## Document section
..........

You're right, thanks for pointing that out.

> 
> And with all due respect, although it makes total sense in
> engineering, mathematically, I find variance = stat->squared_sum,
> variance -= ... these accumulated calculations on variable 'variance'
> a little weird... because readers may find difficult to determine at
> which point it becomes the actual 'variance'
> 
> with clarity in mind:
> 
> diff --git a/tools/perf/util/bpf-trace-summary.c
> b/tools/perf/util/bpf-trace-summary.c
> index 5ae9feca244d..a435b4037082 100644
> --- a/tools/perf/util/bpf-trace-summary.c
> +++ b/tools/perf/util/bpf-trace-summary.c
> @@ -62,18 +62,18 @@ struct syscall_node {
> 
>  static double rel_stddev(struct syscall_stats *stat)
>  {
> -       double variance, average;
> +       double variance, average, squared_total;
> 
>         if (stat->count < 2)

..........

## Data lines
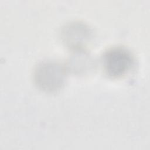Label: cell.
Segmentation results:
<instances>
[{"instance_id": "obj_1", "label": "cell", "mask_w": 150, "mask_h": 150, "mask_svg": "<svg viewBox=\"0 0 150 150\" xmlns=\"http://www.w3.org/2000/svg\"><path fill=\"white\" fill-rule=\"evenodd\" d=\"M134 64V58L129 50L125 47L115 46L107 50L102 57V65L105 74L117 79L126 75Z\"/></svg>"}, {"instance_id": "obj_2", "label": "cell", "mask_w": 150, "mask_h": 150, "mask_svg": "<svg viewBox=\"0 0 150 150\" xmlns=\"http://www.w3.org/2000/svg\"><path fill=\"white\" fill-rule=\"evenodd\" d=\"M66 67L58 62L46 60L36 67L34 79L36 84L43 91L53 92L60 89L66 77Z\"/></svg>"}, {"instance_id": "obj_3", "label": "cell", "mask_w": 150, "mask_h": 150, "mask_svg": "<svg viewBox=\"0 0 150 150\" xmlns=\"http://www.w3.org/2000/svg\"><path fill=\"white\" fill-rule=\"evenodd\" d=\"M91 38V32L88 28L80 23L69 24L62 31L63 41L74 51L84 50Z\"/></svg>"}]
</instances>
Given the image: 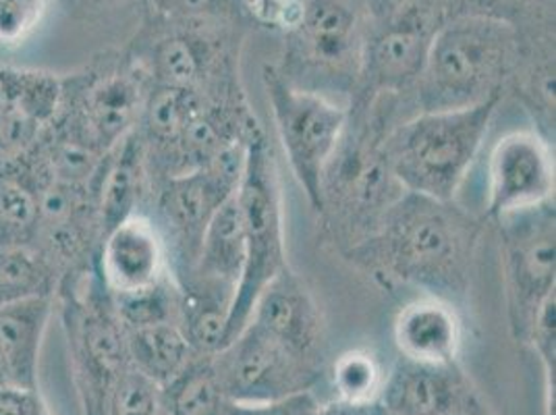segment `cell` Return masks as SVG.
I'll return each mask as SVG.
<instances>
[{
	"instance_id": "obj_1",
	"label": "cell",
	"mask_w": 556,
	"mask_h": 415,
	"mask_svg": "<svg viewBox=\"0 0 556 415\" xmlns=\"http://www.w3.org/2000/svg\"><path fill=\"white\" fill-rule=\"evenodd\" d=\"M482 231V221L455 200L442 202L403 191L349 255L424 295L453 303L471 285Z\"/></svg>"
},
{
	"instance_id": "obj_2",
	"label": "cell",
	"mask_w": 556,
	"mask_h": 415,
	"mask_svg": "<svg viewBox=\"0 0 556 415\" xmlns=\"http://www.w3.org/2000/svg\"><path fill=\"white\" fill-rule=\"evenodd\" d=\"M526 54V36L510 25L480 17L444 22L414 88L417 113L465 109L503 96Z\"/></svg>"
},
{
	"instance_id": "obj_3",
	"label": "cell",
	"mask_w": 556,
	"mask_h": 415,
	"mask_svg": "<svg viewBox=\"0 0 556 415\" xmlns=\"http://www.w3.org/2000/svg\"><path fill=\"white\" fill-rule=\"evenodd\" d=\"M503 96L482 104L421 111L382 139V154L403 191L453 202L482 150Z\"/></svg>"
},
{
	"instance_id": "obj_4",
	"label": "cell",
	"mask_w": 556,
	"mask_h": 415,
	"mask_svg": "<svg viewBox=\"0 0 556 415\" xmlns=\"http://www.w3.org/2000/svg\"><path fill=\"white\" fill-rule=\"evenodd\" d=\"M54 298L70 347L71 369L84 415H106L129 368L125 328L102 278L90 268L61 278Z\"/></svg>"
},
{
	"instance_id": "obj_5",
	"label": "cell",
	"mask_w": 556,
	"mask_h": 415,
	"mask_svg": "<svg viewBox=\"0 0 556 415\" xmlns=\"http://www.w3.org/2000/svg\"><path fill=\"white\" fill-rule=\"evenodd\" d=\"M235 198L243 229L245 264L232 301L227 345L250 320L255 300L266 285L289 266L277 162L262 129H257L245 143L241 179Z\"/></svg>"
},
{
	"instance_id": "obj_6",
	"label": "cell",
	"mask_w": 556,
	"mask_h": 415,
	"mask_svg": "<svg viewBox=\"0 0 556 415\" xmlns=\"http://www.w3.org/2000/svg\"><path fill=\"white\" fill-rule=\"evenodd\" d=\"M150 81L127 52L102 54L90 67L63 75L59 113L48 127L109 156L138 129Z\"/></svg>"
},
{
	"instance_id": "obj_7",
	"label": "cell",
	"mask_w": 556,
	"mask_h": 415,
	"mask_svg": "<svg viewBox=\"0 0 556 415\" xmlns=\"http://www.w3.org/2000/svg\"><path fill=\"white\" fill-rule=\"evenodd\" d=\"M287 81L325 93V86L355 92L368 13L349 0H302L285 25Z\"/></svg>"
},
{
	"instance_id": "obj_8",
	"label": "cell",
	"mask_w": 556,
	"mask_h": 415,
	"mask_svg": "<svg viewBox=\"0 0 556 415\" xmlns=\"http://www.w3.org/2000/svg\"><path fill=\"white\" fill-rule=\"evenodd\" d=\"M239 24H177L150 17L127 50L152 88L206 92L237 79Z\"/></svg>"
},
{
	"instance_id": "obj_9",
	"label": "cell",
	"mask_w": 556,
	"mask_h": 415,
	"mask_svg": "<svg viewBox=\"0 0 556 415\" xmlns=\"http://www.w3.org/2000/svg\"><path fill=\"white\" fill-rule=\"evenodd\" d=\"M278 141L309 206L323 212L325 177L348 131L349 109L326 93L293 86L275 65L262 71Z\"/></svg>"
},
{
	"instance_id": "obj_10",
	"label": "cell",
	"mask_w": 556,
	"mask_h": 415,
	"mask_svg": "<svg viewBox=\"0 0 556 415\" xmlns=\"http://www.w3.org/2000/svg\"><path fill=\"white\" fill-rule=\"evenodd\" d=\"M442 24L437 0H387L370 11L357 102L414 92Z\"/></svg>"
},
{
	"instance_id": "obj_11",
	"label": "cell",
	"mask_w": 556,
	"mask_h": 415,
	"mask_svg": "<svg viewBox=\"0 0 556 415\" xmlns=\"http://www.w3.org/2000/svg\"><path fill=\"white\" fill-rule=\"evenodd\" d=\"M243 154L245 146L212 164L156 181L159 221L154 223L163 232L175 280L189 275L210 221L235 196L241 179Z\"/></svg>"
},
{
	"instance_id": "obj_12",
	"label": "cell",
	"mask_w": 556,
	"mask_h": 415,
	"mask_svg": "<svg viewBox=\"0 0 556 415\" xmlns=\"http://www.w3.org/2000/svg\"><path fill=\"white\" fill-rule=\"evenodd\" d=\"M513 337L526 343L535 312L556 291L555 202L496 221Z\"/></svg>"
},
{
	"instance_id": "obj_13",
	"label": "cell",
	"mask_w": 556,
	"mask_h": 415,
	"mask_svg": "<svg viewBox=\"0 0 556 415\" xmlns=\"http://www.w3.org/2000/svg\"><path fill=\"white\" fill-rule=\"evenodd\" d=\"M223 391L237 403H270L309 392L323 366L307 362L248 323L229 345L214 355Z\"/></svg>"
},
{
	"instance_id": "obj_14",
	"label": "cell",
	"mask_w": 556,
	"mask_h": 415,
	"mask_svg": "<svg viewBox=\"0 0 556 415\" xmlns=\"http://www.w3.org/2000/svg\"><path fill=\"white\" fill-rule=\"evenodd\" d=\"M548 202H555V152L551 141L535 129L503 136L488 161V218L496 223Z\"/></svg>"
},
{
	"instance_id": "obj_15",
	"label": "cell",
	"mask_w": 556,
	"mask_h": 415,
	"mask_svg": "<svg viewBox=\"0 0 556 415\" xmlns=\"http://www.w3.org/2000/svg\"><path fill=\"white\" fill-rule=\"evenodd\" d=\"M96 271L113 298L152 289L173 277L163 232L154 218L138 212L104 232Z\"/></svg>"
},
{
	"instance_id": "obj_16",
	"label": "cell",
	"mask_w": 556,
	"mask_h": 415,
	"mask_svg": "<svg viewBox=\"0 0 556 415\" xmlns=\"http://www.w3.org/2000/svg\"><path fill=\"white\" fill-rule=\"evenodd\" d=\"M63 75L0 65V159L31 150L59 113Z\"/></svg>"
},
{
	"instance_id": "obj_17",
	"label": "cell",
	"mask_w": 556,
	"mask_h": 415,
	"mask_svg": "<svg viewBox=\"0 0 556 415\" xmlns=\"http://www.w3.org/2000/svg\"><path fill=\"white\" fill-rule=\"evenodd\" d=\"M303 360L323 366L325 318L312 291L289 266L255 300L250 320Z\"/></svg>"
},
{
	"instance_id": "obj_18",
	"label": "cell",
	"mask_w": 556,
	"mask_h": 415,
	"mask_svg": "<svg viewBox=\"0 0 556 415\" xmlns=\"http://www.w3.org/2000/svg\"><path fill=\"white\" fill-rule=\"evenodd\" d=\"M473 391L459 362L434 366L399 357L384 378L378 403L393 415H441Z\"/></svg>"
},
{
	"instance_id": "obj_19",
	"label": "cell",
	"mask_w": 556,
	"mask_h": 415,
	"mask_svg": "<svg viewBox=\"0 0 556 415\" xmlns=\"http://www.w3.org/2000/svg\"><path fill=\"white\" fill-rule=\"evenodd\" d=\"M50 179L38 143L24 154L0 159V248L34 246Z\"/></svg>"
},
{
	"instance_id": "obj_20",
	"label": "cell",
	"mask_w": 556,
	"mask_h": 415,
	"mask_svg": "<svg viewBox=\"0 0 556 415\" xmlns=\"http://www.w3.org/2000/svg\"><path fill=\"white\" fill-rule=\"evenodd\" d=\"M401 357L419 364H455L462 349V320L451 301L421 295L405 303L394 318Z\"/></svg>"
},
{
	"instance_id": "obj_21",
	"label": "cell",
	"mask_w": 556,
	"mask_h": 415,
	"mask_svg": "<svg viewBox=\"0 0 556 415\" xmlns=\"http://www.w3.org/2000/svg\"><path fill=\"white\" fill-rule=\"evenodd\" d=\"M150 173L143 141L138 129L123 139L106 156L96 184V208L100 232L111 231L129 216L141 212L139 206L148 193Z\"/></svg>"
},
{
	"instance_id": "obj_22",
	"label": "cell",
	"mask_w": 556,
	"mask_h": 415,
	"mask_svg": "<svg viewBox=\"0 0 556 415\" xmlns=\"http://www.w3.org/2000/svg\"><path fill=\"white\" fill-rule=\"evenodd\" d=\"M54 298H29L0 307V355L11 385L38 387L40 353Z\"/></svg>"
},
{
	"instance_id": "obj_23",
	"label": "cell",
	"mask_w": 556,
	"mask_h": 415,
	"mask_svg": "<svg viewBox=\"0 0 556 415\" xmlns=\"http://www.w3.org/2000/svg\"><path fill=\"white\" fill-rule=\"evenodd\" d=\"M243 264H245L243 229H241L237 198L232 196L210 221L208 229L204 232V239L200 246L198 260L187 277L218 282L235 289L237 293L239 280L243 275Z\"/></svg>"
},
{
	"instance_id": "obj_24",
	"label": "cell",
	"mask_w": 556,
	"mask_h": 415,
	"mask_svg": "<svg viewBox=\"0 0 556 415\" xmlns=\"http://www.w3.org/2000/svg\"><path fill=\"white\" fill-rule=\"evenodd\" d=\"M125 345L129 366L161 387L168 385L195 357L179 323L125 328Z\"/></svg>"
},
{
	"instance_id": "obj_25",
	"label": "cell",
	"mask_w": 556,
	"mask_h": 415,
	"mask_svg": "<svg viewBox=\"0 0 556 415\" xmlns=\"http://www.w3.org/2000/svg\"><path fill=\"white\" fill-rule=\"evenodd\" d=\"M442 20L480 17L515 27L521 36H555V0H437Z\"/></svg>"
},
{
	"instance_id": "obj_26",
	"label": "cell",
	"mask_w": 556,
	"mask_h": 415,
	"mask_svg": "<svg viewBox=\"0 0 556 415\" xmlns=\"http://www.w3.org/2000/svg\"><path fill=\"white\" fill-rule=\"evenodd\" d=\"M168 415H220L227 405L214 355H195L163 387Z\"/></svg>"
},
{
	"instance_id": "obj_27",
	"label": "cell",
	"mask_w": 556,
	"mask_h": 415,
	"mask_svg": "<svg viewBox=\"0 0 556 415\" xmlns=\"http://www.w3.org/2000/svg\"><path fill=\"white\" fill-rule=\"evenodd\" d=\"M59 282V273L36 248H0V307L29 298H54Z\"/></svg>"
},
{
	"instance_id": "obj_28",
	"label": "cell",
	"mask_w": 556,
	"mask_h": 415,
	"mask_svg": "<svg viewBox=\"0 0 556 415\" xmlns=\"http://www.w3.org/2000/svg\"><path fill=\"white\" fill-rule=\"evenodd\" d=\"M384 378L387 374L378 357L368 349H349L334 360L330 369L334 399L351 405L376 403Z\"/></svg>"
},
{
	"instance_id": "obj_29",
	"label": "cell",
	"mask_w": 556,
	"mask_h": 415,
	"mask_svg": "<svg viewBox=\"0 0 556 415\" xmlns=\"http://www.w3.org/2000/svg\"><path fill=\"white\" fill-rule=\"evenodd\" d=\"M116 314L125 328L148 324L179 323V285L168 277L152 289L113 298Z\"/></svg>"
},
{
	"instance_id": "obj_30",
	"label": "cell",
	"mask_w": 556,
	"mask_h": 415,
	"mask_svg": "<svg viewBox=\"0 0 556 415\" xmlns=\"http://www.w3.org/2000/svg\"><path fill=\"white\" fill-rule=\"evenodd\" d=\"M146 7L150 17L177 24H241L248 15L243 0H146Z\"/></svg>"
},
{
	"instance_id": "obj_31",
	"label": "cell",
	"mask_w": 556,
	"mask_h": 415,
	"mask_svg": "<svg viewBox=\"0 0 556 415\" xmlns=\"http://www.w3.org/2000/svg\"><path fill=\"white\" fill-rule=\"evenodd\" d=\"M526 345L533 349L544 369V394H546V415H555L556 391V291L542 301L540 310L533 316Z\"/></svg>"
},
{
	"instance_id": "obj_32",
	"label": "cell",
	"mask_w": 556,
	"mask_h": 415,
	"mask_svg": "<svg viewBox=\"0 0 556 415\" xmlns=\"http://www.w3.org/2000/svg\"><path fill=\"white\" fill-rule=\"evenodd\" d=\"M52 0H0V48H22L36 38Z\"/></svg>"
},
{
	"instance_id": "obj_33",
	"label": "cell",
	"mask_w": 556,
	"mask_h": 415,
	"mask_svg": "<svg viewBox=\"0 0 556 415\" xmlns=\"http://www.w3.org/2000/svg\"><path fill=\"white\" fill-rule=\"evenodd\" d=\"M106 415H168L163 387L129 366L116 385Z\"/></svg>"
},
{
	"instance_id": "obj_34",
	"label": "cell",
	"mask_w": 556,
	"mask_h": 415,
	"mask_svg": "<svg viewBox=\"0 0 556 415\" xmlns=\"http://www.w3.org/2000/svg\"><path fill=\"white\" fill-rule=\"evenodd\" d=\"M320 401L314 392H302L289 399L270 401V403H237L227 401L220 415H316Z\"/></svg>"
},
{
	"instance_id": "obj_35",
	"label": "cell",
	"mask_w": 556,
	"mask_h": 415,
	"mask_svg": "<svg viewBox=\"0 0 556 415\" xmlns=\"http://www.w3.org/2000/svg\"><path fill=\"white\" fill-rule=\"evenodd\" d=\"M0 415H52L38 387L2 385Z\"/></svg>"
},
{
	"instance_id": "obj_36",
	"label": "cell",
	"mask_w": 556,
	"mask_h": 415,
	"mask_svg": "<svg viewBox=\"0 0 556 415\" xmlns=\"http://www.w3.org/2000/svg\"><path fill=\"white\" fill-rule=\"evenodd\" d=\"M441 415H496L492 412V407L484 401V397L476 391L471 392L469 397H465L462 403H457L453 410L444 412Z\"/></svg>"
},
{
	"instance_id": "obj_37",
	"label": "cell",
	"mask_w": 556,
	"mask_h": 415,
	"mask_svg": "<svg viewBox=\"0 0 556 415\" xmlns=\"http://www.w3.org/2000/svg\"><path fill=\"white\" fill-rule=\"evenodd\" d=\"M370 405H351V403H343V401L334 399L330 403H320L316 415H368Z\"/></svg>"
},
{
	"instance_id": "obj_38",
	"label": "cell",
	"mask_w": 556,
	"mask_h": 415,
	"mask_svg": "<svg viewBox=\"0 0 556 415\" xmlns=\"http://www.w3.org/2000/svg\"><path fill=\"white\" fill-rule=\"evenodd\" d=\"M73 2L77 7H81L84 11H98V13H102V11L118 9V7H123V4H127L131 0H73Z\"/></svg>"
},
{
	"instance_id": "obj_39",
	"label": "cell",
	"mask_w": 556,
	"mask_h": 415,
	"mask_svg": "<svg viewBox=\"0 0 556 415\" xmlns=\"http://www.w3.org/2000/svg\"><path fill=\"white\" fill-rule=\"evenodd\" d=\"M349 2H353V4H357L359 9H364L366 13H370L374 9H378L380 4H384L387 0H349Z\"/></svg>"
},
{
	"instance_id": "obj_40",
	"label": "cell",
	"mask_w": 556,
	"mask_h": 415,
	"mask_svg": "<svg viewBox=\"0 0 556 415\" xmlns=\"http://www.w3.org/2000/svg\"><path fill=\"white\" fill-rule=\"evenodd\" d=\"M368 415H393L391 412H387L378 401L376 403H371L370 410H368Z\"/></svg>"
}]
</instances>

..........

## Work to complete
1 > In the discussion of the rel_stddev variance code, which new variable does the proposed diff add to the declarations?
2 > Continue the discussion of the rel_stddev variance code from the point where it stops.

## Task-by-task results
1 > squared_total

2 >
>                 return 0;
> 
>         average = (double)stat->total_time / stat->count;
> 
> -       variance = stat->squared_sum;
> -       variance -= (stat->total_time * stat->total_time) / stat->count;
> -       variance /= stat->count;
> +       squared_total = stat->total_time * stat->total_time;
> +       variance = (stat->squared_sum - squared_total / stat->count) /
> (stat->count - 1);
> +       stddev_mean = sqrt(variance / stat->count);
> 
> -       return 100 * sqrt(variance) / average;
> +       return 100 * stddev_mean / average;
>  }

Can it be like this?

diff --git a/tools/perf/util/bpf-trace-summary.c b/tools/perf/util/bpf-trace-summary.c
index a91d42447e850a59..c897fb017914960c 100644
--- a/tools/perf/util/bpf-trace-summary.c
+++ b/tools/perf/util/bpf-trace-summary.c
@@ -71,9 +71,9 @@ static double rel_stddev(struct syscall_stats *stat)
 
        variance = stat->squared_sum;
        variance -= (stat->total_time * stat->total_time) / stat->count;
-       variance /= stat->count;
+       variance /= stat->count - 1;
 
-       return 100 * sqrt(variance) / average;
+       return 100 * sqrt(variance / stat->count) / average;
 }
 
 struct syscall_data {

> 
> btw I haven't checked the legal range for stddev_mean, so I can be wrong.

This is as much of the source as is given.